- [EXERCISE AIM]:
In the passage on digital archiving, which resources available to the people who archive are listed as shaping the archiving process?

- [PAGE TEXT]:
━━━━━━━━━━━━━━━━
Technologies and economies of (digital) archiving

Digital archives are the products of processes that are both technical and social. These processes are shaped by the people who archive and the resources available to them – be it time, money, experience or access to technical gadgets. At the same time, a digital archive is a technical tool, and like all technology, it can be detached neither from the end for which it was created nor from the social context in which it is embedded. This, of course, means that the politics, technologies and economies of archiving can never be cleanly separated. There are, however, aspects of archiving that we tend to consider from a technical, process-oriented point of view, the political effects of which we often fail to analyze. Because of this, the technical and political aspects must be connected from the start and the goals of digital archiving projects must be clear and transparent. There is neither a single nor a right way to digitally archive physical sources, but for precisely this reason, the process and technologies behind it need to be designed and documented to allow for the interpretation of its products.
━━━━━━━━━━━━━━━━
- [ROWS]:
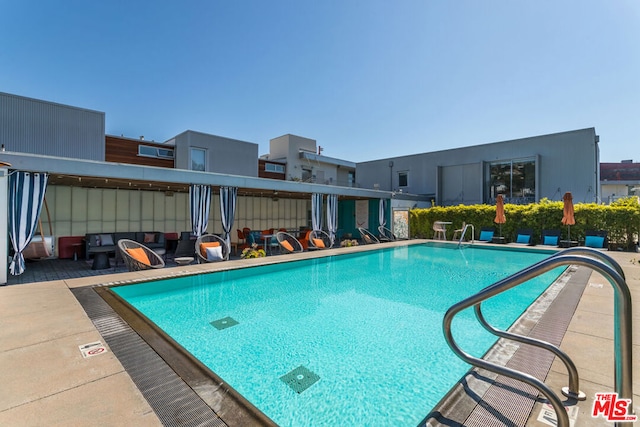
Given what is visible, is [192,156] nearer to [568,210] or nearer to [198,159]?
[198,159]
━━━━━━━━━━━━━━━━
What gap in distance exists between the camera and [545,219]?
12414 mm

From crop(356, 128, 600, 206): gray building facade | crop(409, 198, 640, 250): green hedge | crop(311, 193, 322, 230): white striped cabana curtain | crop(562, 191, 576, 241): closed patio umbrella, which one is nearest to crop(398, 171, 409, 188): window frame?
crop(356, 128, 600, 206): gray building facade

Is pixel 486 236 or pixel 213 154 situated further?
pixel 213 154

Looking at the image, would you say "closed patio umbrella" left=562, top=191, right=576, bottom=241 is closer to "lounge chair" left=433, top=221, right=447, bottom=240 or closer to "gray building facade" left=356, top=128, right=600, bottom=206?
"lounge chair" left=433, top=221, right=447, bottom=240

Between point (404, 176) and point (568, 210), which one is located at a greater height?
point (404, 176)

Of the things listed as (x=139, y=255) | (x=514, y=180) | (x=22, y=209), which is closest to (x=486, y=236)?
━━━━━━━━━━━━━━━━
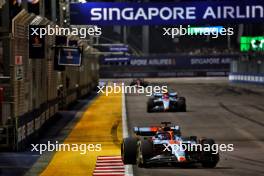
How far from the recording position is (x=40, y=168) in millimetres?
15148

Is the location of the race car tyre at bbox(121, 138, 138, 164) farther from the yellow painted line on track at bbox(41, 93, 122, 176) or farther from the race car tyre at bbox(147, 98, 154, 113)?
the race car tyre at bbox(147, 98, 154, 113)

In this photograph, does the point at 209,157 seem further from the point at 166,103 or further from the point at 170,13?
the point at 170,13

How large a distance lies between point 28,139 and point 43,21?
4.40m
━━━━━━━━━━━━━━━━
- [RESULT OF THE EXERCISE]:
Time, money, experience or access to technical gadgets.